- Eligibility: 3 unsuccessful repairs or 20 calendar days out of service within shorter of 2 years or 18,000 miles.
- Resolution Attempt: Certified mail notice, return receipt requested to manufacturer who has 10 days to repair.
- State has certified guidelines for arbitration. Law specifically applies to leased vehicles.
Whether you’re on your way to your summer getaway spot at the Jersey Shore, or simply heading to work, nothing is more inconvenient than an unreliable vehicle that leaves you stranded on the Garden State Parkway. If your car is constantly in the shop for the same problem, you may have a lemon.
I inquired further about New Jersey’s lemon laws, and the Attorney General’s office offered me more information.
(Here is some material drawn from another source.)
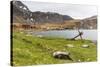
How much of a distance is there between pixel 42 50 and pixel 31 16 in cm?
39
An advisor within the office explained that in order for a vehicle to be classified as a lemon it must have a defect that exists after the final repair attempt, and that said defect substantially impairs the use, value, or safety of the vehicle.
The advisor added that there are different laws in place to help rectify cases for not only new cars, but also used cars as well.
“The Used Car Lemon Law and the Motorized Wheelchair Lemon Law were both enacted in 1996,” he said. “Since the LLU was established, a combined total of over $53 million has been returned to consumers in the form of refunds, replacement vehicles, and repairs through hearings and informal settlements.”
While the advisor said that an attorney is not required, if you plan on going to court it’s wise to come knowledgeable and to have done your homework about the subject.
“Be prepared,” he said. “The defect must be substantial if you hope to win.”